By Deborah Ritchie

Staff who administer the pensions of 1.5 million existing and retired civil servants have voted overwhelmingly for industrial action as part of a campaign against plans to privatise their work, according to the union Public and Commercial Services (PCS).

Ministers want to turn the government agency My Civil Service Pension into what the PCS says could be "the first of many 'mutual' organisations".

The union says it is “privatisation by the back door with no genuine co-ownership, and the decision flies in the face of what staff say they want”.

In a ballot of the union's 250 members across MyCSP sites in Basingstoke, Cheadle Hulme, Liverpool, Newcastle and Worthing, 77% voted for a strike and 87% voted for other forms of industrial action, on a 46.5% turnout.

The PCS has consulted MyCSP staff in all the offices and the overwhelming view was that they do not want to go down this route, and want to retain their civil service status.

Ministers, the union said, have refused to allow this, which would mean staff would no longer have access to the civil service pension schemes they administer. But after pressure from the union, the proposed transfer date has already been put back to the autumn from June.

The strike vote comes a week ahead of the close of a ballot of more than 250,000 PCS members for a national strike over cuts to jobs, pensions and pay.

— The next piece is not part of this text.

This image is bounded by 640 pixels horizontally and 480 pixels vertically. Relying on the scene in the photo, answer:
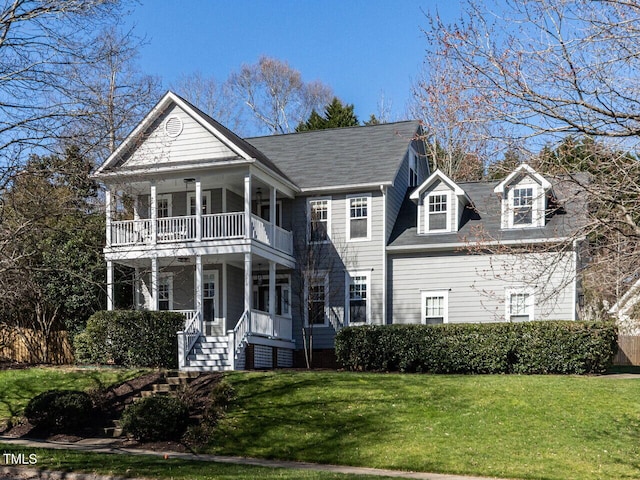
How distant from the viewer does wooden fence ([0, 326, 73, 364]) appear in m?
26.3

PCS general secretary Mark Serwotka said: "There is a severe deficit between the government's rhetoric about co-operation and mutualism and the reality of what is being imposed on staff who have made their views perfectly clear.

"This is privatisation by another name, as our members will be forced out of the public sector, with their civil service contracts ripped up, and we will do everything we can to oppose it."